Directing a star like John Cusack, what was that experience like?

John's great. He's an absolute genius when it comes to character and character development. We spent probably two months just going through his character and building it. We'd talk about the other characters and their motivations and he's a very deep thinker. I'm at a point in my career where I feel like every film I'm doing, I'm still learning. I'm still learning more. I'm still building. I'm still working towards what I would deem a "great director." I feel like John was one of those people who helped me up another rung on the ladder because his insight into the story and character is so profound. He and I are still texting to this day about other projects and other things. We're very similar in our type of thinking, so it was an absolute pleasure.

Was the rest of your cast just as powerful?

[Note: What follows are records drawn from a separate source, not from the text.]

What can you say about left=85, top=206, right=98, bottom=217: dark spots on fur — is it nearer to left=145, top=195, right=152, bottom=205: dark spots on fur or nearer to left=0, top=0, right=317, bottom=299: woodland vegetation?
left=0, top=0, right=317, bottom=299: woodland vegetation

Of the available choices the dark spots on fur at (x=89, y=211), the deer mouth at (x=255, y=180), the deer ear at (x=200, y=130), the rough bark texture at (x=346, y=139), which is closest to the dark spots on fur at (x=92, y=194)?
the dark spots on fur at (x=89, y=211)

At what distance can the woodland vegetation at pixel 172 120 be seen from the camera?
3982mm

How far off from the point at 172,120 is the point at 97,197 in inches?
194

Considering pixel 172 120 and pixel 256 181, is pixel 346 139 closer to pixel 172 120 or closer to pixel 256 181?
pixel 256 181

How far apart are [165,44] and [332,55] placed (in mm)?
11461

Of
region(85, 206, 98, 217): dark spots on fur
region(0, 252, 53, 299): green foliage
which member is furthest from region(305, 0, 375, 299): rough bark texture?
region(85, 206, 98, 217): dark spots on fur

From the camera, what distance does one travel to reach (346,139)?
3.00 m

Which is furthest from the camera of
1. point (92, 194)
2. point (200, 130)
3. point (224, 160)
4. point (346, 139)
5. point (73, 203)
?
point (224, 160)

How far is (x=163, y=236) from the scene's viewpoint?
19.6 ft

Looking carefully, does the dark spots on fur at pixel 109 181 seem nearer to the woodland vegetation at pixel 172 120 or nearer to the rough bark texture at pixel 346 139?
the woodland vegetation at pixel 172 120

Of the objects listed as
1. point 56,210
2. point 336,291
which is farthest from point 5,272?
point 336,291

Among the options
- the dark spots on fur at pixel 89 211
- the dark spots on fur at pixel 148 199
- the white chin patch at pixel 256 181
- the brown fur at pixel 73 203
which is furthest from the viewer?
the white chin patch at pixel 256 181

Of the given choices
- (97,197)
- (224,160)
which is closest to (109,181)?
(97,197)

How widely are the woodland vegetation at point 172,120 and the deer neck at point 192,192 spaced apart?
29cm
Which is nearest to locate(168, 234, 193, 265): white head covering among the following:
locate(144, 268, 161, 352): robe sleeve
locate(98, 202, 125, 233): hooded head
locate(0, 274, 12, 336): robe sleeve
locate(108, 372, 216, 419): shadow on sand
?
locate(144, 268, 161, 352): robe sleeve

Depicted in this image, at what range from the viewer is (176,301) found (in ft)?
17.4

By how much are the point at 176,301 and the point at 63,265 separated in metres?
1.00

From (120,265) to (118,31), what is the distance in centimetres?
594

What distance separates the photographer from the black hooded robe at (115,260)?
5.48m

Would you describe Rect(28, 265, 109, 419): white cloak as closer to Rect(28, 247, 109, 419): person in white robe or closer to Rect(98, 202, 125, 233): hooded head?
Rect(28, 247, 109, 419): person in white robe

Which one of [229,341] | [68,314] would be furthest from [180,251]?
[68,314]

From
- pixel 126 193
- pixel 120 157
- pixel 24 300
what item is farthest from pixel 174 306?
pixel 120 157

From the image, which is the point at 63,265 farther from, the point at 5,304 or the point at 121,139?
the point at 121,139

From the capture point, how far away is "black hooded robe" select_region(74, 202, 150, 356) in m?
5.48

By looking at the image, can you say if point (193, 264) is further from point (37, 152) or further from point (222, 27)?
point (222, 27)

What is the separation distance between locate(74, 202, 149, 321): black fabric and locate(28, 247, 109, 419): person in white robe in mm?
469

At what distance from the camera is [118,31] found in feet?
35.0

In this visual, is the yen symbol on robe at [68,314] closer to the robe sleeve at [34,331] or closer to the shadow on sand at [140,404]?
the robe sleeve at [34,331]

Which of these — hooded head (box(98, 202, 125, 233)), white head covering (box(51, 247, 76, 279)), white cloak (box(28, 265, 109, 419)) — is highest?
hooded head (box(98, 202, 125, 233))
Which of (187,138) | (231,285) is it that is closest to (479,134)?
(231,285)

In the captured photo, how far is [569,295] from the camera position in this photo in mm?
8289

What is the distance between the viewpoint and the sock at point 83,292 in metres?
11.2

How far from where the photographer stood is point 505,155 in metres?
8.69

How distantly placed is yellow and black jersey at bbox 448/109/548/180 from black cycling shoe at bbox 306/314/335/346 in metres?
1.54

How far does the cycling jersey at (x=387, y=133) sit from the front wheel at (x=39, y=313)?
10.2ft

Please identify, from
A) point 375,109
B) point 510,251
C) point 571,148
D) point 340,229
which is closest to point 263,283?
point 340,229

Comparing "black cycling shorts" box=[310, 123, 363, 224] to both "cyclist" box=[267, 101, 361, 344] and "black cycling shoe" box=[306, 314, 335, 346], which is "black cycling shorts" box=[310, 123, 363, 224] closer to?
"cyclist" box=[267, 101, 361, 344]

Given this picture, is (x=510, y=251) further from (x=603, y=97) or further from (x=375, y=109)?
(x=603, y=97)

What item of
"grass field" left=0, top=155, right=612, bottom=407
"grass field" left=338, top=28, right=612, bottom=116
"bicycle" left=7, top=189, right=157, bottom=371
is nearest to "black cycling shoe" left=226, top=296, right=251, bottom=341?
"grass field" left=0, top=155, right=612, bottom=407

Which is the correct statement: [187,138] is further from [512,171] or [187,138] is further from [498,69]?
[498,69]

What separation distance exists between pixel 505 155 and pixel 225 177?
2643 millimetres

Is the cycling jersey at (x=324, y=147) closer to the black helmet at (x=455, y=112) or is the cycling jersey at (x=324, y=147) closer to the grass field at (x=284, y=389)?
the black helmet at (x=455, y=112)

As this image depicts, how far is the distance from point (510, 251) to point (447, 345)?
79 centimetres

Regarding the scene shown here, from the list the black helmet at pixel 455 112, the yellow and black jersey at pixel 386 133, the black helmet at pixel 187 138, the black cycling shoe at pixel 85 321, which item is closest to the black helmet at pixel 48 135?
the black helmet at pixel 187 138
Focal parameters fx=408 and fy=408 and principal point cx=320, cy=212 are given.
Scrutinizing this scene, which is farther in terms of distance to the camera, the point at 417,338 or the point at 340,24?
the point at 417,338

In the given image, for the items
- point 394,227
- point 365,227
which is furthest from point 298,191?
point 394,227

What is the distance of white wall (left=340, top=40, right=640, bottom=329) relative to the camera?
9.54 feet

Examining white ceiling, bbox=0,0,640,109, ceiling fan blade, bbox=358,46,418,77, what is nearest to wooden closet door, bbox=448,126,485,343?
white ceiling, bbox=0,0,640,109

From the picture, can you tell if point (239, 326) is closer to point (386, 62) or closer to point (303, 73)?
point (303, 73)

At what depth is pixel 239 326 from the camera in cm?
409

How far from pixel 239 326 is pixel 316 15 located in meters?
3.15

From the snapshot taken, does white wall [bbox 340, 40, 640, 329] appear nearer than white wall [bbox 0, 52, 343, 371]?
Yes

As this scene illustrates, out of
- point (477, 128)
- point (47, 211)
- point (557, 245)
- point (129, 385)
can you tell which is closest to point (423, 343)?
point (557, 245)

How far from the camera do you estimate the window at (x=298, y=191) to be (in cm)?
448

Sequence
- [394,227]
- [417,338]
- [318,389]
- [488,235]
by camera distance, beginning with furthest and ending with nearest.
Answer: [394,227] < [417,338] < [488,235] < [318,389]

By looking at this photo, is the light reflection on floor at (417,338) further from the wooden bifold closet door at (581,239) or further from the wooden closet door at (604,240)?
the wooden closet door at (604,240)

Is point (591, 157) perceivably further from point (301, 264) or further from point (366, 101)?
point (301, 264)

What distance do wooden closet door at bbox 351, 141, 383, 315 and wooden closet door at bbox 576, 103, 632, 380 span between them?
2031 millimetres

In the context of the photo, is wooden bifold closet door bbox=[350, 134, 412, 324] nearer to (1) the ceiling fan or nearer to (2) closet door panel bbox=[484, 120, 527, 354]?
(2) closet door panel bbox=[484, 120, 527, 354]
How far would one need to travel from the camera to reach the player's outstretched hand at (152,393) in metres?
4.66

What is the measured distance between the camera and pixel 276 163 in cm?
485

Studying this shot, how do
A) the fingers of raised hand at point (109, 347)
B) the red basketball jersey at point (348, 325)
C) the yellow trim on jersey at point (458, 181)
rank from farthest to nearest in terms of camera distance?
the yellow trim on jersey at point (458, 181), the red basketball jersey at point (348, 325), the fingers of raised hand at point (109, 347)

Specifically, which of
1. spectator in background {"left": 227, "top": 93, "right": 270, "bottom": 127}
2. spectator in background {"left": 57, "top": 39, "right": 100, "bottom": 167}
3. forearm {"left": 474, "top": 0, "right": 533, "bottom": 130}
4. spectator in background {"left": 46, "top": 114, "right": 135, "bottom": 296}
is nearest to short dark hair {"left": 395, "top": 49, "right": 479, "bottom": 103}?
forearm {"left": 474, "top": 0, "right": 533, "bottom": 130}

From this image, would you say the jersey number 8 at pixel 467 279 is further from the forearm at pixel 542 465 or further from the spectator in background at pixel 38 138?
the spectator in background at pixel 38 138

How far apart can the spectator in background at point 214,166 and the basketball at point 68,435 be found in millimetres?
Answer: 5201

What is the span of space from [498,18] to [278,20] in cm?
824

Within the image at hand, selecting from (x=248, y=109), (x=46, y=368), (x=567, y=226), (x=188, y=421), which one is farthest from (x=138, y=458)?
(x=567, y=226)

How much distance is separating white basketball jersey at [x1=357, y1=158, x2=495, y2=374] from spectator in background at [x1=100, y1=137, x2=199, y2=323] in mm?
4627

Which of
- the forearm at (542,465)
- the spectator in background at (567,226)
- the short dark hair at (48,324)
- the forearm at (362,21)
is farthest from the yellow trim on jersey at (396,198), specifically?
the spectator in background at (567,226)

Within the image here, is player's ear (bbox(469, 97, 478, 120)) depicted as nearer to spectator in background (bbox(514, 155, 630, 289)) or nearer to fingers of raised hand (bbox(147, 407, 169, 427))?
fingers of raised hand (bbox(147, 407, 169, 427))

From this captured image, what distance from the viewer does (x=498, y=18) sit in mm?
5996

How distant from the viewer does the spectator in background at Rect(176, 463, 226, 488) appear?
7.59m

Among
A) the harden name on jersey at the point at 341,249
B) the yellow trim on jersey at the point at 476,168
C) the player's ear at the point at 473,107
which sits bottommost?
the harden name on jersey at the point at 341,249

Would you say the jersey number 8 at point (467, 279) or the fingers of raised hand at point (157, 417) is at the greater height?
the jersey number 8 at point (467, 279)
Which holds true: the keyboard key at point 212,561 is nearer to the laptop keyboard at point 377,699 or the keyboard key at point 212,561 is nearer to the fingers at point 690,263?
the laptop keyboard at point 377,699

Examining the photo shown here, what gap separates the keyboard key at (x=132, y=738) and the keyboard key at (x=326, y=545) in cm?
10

I had an outstanding cast. Emile Hirsch playing Rick, who initially was this hacker suffering from lack of emotions. Emile really ran with it and created this character around this disability. He called me and started pitching me the voice. Emile is an outstanding character actor and has been for years. I was very fortunate to get him on board. Jake Manley is an up-and-coming young actor. I wanted to make it a generational film. I didn't want to make it to just people who are John Cusack fans. I wanted the younger fans, my own kids who are going to college. I wanted them to be like, "Oh, it's Jake Manley! I remember his show on Netflix!" So, we went for some younger cast, and then we got Elizabeth Ludlow, who's in Peacemaker right now. Elizabeth has a few other shows out there that are just outstanding. It's not even the shows that make Elizabeth outstanding. She is such an outstanding talent. She just comes in and the emotion that you feel from her just pops off the screen. Bill Katt from The Greatest American Hero, close friend of mine, called me and was like, "Hey man, I'm going back east, do have anything in the film for me?" I also had an outstanding stunt team. We had a lot of guys in this film that are Emmy Award-winners from The Mandalorian. They were on break and they're friends of mine. I was like, "Hey man, I'm doing a film out in Mississippi.” They're like, "We're there." I had guys drive out. They brought the gear; they brought all the stuff and we had fun. They wanted to help me. I couldn't be more appreciative of the task I was able to bring into this thing. Also, the special effects guy, who was on hiatus for American Horror Story. Lastly, I get to work with my wife. She's a fantastic actress in her own right and got to play one of Jake Manley's partners. That was a pleasure. It became a family affair, and I couldn't have been happier with everybody was involved.

What are some of your other upcoming projects?

I've got a really dark, edgy thriller in post that will hopefully be out sometime this fall. I'm working on a biopic with Lionsgate that I can't really get into, but it's a period piece set in the seventies. Not action, it's definitely more of a thriller like Seven. I'm jumping out of the action genre for a minute to get into a dark, gritty thriller, but I'm super excited about it!